This repository is a template of a Kubeflow EKS cluster for your ML projects. Modify the main.tf file to set up a cluster, deploy it to AWS with Terraform commands and manage with ArgoCD UI/CLI (or kubectl) and Terraform. This simple yet powerful workflow allows you to quickly configure, provision, and replicate multiple dedicated ML-ready Kubeflow Kubernetes clusters (with different settings of variables, networks, Kubernetes versions, etc.).

Quickstart Contents

  1. Prerequisites
  2. Cluster Configuration
  3. Cluster Deployment
  4. Cluster Access and Management
  5. Kubeflow: Example Use Case

1. Install Prerequisites

First, fork and clone this repository. Next, create/install the following prerequisites.

Create an AWS Account and IAM User

  • If you don't have an AWS account and IAM user yet, please use this official guide.

Install AWS CLI

Install Terrafrom


2. Configure Your Cluster

To set up your cluster, modify the following configuration files as you need:

  • backend.hcl
  • main.tf

Configure backend.hcl

backend.hcl is a backend configuration file that stores the Terraform state.

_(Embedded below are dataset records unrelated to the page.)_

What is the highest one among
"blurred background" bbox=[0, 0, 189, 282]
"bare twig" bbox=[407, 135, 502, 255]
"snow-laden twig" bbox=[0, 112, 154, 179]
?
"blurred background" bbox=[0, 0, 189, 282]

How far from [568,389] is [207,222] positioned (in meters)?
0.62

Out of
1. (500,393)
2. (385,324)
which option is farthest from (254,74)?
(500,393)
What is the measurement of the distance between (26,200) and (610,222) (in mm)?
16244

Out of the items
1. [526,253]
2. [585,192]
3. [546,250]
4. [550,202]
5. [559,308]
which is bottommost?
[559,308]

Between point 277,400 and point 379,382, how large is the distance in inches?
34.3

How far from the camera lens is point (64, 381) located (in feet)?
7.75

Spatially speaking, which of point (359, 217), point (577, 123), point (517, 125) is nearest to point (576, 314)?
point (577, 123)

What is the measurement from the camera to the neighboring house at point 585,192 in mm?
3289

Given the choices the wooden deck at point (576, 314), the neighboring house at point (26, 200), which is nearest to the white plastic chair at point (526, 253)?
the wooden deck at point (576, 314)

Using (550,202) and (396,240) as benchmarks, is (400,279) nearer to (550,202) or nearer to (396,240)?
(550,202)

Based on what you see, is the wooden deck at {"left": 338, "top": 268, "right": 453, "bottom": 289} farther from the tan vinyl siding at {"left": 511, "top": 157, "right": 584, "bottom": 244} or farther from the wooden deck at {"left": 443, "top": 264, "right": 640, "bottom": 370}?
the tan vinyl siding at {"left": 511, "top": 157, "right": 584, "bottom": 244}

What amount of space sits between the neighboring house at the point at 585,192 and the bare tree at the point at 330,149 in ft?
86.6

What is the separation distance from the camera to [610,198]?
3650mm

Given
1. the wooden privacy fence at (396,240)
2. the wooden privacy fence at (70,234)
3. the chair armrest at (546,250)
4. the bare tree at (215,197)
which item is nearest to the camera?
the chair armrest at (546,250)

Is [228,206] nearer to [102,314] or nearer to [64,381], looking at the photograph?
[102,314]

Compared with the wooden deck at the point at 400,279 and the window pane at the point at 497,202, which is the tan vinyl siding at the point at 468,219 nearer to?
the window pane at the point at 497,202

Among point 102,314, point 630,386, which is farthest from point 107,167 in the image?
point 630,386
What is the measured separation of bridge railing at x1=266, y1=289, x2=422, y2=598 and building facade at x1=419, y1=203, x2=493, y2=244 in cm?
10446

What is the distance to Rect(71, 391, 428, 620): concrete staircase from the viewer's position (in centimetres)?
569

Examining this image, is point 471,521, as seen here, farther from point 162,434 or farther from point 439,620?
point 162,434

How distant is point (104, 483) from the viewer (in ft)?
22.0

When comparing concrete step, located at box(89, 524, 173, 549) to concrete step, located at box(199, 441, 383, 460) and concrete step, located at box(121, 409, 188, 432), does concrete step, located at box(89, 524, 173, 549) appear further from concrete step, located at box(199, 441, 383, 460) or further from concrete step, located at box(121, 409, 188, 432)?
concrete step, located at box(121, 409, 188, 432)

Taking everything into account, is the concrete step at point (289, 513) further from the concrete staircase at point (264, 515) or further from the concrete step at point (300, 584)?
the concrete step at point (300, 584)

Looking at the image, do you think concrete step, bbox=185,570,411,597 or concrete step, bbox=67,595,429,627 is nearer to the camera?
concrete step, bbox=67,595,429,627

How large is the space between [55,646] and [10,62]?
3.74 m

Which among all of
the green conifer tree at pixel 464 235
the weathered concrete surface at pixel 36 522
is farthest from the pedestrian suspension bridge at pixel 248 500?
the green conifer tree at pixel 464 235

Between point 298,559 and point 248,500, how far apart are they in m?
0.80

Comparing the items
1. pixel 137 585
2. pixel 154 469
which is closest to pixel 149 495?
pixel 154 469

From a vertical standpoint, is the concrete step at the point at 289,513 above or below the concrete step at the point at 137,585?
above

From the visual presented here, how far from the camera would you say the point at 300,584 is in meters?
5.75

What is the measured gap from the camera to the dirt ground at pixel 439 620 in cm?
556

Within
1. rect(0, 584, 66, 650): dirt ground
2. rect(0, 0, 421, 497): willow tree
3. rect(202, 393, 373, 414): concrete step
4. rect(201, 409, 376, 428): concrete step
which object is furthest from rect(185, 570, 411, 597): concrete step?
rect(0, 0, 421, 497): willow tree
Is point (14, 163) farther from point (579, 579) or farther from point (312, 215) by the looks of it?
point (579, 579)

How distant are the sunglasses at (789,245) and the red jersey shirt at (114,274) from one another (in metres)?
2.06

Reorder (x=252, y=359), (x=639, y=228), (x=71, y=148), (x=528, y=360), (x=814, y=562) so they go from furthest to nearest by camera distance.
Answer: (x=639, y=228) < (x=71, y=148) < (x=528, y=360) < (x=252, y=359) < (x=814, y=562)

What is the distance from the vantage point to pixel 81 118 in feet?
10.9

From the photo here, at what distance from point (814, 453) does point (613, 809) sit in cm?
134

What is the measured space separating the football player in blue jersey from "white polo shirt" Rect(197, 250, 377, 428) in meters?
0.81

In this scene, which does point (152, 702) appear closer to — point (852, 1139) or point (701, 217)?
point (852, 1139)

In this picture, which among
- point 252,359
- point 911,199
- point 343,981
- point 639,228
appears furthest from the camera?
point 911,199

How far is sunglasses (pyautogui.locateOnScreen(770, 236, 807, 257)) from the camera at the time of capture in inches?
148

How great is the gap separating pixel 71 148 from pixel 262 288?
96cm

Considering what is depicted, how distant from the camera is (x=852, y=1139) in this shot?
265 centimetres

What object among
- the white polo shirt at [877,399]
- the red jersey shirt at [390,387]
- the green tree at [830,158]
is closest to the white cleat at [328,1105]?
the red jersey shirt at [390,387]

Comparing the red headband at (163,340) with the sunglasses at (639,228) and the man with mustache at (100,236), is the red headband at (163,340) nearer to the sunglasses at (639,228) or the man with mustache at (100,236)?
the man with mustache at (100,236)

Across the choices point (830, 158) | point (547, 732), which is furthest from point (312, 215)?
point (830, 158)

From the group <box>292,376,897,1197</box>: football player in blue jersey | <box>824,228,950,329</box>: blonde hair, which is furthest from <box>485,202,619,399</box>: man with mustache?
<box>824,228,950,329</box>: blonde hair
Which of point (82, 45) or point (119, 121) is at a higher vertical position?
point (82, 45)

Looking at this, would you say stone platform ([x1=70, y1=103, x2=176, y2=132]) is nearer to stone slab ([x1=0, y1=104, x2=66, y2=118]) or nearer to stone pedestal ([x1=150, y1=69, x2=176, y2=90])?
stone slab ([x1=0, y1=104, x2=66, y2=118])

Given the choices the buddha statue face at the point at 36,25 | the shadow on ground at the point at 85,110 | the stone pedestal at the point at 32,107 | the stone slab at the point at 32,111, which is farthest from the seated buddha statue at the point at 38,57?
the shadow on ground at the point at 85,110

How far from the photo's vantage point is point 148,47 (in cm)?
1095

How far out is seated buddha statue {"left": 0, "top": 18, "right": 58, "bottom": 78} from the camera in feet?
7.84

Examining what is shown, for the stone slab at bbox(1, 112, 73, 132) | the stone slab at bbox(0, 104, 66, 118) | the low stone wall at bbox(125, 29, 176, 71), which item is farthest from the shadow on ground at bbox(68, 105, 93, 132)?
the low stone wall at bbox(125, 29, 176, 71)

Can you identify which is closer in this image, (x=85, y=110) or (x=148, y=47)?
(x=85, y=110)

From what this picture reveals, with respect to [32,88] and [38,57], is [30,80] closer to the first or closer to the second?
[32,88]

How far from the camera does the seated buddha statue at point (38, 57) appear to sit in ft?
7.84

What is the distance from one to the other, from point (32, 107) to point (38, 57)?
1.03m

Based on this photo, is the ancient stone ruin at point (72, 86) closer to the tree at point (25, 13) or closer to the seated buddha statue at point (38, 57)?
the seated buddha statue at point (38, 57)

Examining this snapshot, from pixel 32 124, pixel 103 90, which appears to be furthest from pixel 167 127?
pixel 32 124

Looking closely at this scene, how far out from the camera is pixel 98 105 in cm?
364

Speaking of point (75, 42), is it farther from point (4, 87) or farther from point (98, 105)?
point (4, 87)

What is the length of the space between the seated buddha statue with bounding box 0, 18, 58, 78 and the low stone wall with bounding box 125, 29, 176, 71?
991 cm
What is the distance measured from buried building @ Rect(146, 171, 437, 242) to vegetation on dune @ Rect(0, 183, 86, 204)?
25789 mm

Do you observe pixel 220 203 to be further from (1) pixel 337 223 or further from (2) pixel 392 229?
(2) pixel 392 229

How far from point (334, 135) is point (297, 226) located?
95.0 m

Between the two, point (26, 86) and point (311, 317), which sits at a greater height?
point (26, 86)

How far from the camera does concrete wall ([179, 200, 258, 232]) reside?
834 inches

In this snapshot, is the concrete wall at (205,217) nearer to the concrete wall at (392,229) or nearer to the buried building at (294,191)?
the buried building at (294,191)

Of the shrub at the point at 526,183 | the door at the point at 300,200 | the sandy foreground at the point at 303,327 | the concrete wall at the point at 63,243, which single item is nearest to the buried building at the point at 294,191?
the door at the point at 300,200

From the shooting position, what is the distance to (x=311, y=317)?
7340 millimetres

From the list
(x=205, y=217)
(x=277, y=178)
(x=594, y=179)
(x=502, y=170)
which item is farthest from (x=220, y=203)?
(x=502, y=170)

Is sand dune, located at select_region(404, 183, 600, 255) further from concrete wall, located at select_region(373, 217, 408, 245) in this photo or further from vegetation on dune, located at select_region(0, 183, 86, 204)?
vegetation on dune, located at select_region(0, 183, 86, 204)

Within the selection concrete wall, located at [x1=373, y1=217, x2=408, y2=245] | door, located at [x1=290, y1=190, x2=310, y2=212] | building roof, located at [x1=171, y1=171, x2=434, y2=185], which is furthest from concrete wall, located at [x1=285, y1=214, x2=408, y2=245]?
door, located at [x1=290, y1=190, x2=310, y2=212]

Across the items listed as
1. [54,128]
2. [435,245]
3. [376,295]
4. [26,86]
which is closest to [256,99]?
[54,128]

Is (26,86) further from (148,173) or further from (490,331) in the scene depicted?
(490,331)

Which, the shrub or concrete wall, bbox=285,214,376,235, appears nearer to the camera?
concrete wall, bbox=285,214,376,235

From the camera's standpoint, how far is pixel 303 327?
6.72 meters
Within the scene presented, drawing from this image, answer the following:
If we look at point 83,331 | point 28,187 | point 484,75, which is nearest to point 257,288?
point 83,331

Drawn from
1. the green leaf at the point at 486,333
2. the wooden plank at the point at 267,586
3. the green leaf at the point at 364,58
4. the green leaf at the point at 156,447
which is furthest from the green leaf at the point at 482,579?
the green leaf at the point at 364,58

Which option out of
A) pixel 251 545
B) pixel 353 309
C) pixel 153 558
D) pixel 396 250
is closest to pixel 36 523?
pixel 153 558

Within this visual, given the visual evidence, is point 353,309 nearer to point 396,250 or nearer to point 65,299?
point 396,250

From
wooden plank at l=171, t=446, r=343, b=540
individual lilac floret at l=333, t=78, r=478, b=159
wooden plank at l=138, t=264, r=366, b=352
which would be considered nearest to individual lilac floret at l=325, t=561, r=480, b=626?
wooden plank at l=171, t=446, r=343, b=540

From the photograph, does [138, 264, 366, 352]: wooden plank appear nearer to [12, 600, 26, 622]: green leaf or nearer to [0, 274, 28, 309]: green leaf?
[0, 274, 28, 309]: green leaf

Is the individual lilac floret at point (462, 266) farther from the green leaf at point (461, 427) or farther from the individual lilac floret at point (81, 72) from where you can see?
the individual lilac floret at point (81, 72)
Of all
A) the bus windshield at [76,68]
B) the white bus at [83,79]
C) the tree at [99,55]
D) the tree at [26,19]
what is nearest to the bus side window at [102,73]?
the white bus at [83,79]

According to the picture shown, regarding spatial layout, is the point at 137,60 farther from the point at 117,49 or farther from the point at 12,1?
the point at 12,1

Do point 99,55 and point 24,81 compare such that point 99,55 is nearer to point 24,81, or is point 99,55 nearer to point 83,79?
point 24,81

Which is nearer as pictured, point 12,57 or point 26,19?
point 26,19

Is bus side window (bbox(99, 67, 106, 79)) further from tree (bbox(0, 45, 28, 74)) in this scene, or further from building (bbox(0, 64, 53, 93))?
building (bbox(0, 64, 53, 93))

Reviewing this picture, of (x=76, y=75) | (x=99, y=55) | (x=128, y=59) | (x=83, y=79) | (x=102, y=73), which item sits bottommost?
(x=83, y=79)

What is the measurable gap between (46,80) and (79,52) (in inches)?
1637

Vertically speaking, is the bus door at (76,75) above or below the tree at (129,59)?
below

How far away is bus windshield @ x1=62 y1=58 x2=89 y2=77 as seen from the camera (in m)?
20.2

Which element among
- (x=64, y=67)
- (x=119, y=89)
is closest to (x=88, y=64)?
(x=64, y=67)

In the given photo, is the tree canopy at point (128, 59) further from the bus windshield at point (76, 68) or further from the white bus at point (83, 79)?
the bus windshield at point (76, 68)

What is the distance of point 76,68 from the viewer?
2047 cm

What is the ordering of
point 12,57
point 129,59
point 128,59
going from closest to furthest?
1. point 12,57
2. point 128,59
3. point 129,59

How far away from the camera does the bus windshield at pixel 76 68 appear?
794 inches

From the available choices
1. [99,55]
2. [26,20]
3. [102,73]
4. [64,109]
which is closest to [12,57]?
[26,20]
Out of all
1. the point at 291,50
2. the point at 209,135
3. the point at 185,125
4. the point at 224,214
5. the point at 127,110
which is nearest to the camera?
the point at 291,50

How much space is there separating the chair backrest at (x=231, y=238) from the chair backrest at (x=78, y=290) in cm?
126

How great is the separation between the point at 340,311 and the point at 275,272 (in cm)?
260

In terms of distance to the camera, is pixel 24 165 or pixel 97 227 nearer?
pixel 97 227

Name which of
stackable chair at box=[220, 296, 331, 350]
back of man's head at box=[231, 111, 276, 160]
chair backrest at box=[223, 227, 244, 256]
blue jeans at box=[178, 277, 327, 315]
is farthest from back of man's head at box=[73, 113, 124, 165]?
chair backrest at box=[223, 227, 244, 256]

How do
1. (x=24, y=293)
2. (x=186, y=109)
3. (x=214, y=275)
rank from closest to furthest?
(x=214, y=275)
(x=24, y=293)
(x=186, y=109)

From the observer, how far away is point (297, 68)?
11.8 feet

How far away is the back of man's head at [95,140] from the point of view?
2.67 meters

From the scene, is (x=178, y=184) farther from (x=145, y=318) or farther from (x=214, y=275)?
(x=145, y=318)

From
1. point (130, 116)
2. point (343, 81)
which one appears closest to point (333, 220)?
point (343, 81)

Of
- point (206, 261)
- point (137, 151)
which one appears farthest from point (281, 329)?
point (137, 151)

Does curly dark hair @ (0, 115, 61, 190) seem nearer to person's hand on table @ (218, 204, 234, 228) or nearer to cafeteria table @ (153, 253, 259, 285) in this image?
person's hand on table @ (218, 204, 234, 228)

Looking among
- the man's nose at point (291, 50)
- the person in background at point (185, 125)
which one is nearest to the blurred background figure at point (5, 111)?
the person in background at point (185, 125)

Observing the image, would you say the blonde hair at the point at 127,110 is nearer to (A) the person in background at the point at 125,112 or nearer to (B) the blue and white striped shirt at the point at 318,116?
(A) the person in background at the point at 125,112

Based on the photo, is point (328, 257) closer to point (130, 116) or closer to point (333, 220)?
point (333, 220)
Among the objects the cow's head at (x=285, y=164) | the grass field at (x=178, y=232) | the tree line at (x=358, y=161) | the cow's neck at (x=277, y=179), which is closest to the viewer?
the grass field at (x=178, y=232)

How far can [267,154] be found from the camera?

Example configuration of backend.hcl:

bucket         = "bucket-with-terraform-states"
key            = "some-key/kubeflow-sandbox"
region         = "region-where-bucket-placed"
dynamodb_table = "dynamodb-table-for-locks"

Configure main.tf

The minimal required set of variables you need to configure for your Kubeflow EKS cluster is the following:

  • cluster_name

  • mainzoneid

  • domains

  • admin_arns

  • cert_manager_email

  • cognito_users

Exaple configuration of main.tf:

terraform {
  backend s3 {}
}

module "sak_kubeflow" {
  source = "git::https://github.com/provectus/sak-kubeflow.git?ref=init"

  cluster_name = "simple"

  owner      = "github-repo-owner"
  repository = "github-repo-name"
  branch     = "branch-name"

  #Main route53 zone id if exist (Change It)
  mainzoneid = "id-of-route53-zone"

  # Name of domains aimed for endpoints
  domains = ["sandbox.some.domain.local"]

  # ARNs of users who will have admin permissions.
  admin_arns = [
    {
      userarn  = "arn:aws:iam::<aws-account-id>:user/<username>"
      username = "<username>"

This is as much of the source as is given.